- **Task**: Can you give the records again with every "baseball cap" changed to "ball cap" and nothing else altered?

(Some records)
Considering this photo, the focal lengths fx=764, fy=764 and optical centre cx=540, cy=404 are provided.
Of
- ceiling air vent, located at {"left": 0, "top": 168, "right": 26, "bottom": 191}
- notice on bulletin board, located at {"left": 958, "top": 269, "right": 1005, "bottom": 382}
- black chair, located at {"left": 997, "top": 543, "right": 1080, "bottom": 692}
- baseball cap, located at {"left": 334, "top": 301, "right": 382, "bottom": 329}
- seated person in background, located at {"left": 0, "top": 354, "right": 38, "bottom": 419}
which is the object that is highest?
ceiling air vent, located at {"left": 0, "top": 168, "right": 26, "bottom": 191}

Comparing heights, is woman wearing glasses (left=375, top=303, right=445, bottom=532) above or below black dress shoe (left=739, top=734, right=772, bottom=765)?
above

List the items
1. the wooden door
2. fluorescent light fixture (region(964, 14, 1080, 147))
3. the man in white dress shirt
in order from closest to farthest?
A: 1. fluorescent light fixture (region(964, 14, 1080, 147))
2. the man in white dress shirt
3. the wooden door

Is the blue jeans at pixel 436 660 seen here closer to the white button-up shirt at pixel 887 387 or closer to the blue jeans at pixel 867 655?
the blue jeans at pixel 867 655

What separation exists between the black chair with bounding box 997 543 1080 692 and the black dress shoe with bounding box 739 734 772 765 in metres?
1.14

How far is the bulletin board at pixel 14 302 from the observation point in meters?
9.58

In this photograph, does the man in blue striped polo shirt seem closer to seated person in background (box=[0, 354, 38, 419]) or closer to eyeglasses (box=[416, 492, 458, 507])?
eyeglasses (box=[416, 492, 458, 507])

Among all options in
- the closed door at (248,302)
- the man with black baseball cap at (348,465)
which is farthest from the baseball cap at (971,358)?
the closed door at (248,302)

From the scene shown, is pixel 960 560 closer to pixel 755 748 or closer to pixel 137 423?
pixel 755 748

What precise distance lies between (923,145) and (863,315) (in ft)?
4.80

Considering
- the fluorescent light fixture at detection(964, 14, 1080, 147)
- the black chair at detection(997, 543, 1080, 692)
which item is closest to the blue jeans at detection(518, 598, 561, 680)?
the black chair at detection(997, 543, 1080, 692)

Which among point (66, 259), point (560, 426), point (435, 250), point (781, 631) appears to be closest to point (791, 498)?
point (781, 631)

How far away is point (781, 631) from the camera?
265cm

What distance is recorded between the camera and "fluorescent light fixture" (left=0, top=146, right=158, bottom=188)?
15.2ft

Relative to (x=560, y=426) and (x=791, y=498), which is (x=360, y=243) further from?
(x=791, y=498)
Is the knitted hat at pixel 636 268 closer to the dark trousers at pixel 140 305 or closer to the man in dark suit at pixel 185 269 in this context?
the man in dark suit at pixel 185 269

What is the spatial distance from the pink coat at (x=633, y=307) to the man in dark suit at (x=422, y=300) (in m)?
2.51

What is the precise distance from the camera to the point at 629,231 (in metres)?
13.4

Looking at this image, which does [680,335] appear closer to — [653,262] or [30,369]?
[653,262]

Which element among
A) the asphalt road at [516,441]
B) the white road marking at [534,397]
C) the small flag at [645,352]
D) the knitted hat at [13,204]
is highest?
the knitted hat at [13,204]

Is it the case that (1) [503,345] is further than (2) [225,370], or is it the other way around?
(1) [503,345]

- **Task output**:
Considering this photo, the focal lengths fx=764, fy=764 and optical centre cx=540, cy=404 are provided.
Of
- ceiling air vent, located at {"left": 0, "top": 168, "right": 26, "bottom": 191}
- notice on bulletin board, located at {"left": 958, "top": 269, "right": 1005, "bottom": 382}
- black chair, located at {"left": 997, "top": 543, "right": 1080, "bottom": 692}
- ball cap, located at {"left": 334, "top": 301, "right": 382, "bottom": 329}
- seated person in background, located at {"left": 0, "top": 354, "right": 38, "bottom": 419}
which is the object that is highest?
ceiling air vent, located at {"left": 0, "top": 168, "right": 26, "bottom": 191}

Comparing heights, is woman wearing glasses (left=375, top=303, right=445, bottom=532) above or below black dress shoe (left=739, top=734, right=772, bottom=765)?
above

List the items
1. the wooden door
2. fluorescent light fixture (region(964, 14, 1080, 147))
3. the man in white dress shirt
in order from closest to farthest?
A: 1. fluorescent light fixture (region(964, 14, 1080, 147))
2. the man in white dress shirt
3. the wooden door

Is the blue jeans at pixel 436 660 seen here closer to the white button-up shirt at pixel 887 387 or closer to the blue jeans at pixel 867 655?
the blue jeans at pixel 867 655

What separation exists between the black chair with bounding box 997 543 1080 692 and the black dress shoe with bounding box 739 734 772 765 in metres?
1.14

How far is the bulletin board at pixel 14 302 from the observation point in meters?
9.58

In this photograph, does the man in blue striped polo shirt seem closer to seated person in background (box=[0, 354, 38, 419]) or closer to eyeglasses (box=[416, 492, 458, 507])?
eyeglasses (box=[416, 492, 458, 507])

Among all options in
- the closed door at (248,302)
- the man with black ball cap at (348,465)
which is farthest from the ball cap at (971,358)?
the closed door at (248,302)

From the scene shown, is pixel 960 560 closer to pixel 755 748 or closer to pixel 137 423?
pixel 755 748

What precise distance lies between (923,145) and (863,315) (in ft)?
4.80

Considering
- the fluorescent light fixture at detection(964, 14, 1080, 147)
- the black chair at detection(997, 543, 1080, 692)
which item is closest to the blue jeans at detection(518, 598, 561, 680)?
the black chair at detection(997, 543, 1080, 692)

Which among point (66, 259), point (560, 426), point (435, 250), point (781, 631) appears to be closest to point (791, 498)?
point (781, 631)

How far away is point (781, 631) from the camera?
265cm

What distance is recorded between the camera and "fluorescent light fixture" (left=0, top=146, right=158, bottom=188)?
15.2ft

Relative to (x=560, y=426) and (x=791, y=498), which is (x=360, y=243) further from?
(x=791, y=498)
Is the knitted hat at pixel 636 268 closer to the dark trousers at pixel 140 305 or closer to the man in dark suit at pixel 185 269 in this context?
the man in dark suit at pixel 185 269

What is the spatial distance from the pink coat at (x=633, y=307) to the man in dark suit at (x=422, y=300) (in m)?
2.51

What is the precise distance from the camera to the point at 629,231 (in metres)?
13.4

Looking at this image, which does [680,335] appear closer to — [653,262] or [30,369]?
[653,262]

Which element among
A) the asphalt road at [516,441]
B) the white road marking at [534,397]
C) the small flag at [645,352]
D) the knitted hat at [13,204]
is highest?
the knitted hat at [13,204]

Is it the case that (1) [503,345] is further than (2) [225,370], or is it the other way around?
(1) [503,345]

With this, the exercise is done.